Remords posthume
Charles Baudelaire (1821-1867)
Lorsque tu dormiras, ma belle ténébreuse,
Au fond d'un monument construit en marbre noir,
Et lorsque tu n'auras pour alcôve et manoir
Qu'un caveau pluvieux et qu'une fosse creuse;
Quand la pierre, opprimant ta poitrine peureuse
Et tes flancs qu'assouplit un charmant nonchaloir,
Empêchera ton coeur de battre et de vouloir,
Et tes pieds de courir leur course aventureuse,
Le tombeau, confident de mon rêve infini
(Car le tombeau toujours comprendra le poète),
Durant ces grandes nuits d'où le somme est banni,
Te dira: "Que vous sert, courtisane imparfaite,
De n'avoir pas connu ce que pleurent les morts?"

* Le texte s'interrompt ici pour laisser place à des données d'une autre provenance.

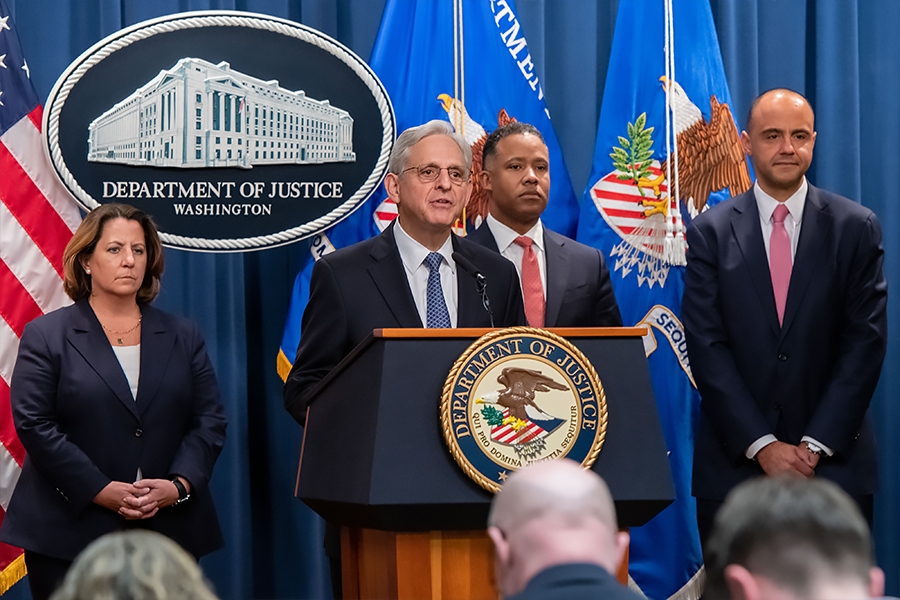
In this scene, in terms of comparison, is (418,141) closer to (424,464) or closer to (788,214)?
(424,464)

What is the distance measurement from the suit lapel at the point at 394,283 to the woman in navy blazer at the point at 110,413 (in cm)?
96

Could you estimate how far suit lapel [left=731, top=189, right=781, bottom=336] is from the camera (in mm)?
3457

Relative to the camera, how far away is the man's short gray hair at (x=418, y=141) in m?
2.93

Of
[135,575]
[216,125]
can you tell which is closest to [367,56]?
[216,125]

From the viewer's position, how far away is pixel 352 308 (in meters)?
2.69

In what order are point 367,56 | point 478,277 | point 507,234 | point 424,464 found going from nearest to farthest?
point 424,464 < point 478,277 < point 507,234 < point 367,56

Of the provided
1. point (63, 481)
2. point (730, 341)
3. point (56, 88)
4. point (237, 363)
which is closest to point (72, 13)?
point (56, 88)

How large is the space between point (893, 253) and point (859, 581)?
3.83 meters

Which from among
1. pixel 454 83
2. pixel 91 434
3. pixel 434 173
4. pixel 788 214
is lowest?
pixel 91 434

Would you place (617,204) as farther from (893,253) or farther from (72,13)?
(72,13)

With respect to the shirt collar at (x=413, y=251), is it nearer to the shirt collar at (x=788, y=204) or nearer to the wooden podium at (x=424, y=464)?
the wooden podium at (x=424, y=464)

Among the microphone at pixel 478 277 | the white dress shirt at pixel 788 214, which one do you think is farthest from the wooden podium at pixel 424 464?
the white dress shirt at pixel 788 214

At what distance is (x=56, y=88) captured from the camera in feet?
12.6

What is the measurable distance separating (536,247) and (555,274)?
0.14 m
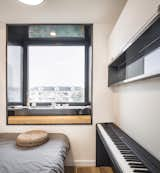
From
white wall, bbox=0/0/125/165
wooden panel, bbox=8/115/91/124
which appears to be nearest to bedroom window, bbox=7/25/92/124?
wooden panel, bbox=8/115/91/124

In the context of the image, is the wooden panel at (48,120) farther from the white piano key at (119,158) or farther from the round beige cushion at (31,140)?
the white piano key at (119,158)

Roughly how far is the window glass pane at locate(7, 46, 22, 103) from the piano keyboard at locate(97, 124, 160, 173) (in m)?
2.36

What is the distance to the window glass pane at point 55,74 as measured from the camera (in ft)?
13.9

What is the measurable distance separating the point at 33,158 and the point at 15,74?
7.56ft

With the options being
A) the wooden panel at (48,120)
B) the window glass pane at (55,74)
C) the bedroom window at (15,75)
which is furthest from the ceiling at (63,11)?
the wooden panel at (48,120)

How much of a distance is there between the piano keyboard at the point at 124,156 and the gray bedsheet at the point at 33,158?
0.61m

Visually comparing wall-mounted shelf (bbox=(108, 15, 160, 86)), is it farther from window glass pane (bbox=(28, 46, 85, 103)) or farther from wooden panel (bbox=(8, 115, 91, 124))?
window glass pane (bbox=(28, 46, 85, 103))

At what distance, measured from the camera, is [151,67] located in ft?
5.58

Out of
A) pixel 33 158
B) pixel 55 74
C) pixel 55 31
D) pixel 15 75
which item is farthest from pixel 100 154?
pixel 55 31

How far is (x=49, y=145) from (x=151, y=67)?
1.78 metres

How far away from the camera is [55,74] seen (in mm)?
4285

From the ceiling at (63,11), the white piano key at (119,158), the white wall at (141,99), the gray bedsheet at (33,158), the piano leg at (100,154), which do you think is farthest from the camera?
the piano leg at (100,154)

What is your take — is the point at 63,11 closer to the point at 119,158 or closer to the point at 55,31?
the point at 55,31

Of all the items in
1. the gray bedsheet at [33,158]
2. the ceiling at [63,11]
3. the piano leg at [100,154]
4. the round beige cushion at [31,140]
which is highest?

- Et le vers rongera ta peau comme un remords.
Remordimiento póstumo
Cuando en el fondo duermas, mi bella tenebrosa,
de una tumba de mármol denegrido construida,
y ya tan sólo tengas por alcoba o guarida
una cueva lluviosa y una profunda fosa;
Cuando oprima la losa tu carne temblorosa
y tus flancos doblados con encanto tendida,
y el latir y el querer a tu pecho le impida,
Y a tus pies el correr su carrera azarosa,
La tumba, confidente de mi sueño infinito,
(porque la tumba siempre comprenderá al poeta),
en esas largas noches en que el sueño es proscrito,
Te dirá: “¿De qué os sirve, cortesana indiscreta,
lo que los muertos lloran no haber conocimiento?”
-Y te roerá el gusano como un remordimiento.